■ Provided passage

BAME-led organisations are short-term beneficiaries but long-term victims of traditional arts funding, a paper has claimed.

Christy Romer
3 min read

The current system of arts funding is “one of the biggest causes” of failure for black, Asian and minority ethnic (BAME) led organisations and programmes, a ‘provocation paper’ on arts funding has claimed.

The paper by MeWe360, a membership organisation which provides support for creative entrepreneurs, warns that BAME leaders and organisations are trapped in a continuous cycle of grant applications, rather than becoming economically sustainable.

It says that “little has fundamentally changed” as a result of large public investment into diversity over the past 30 years and is calling for more funding to be directed to hubs, such as MeWe360, which support BAME organisations and individuals to become self-sustaining.

“With limited money available, the existing funding system is wasteful and is not meeting the demands or needs of the BAME community: neither is it investing in the long-term sustainability of organisations,” the paper says.

■ Data extract
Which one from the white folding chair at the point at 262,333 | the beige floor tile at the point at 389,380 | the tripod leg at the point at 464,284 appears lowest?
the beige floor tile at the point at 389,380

■ To do
List every phrase or sentence that the arts funding article quotes from the paper inside double quotation marks.

■ Reply
- "one of the biggest causes"
- "little has fundamentally changed"
- "With limited money available, the existing funding system is wasteful and is not meeting the demands or needs of the BAME community: neither is it investing in the long-term sustainability of organisations,"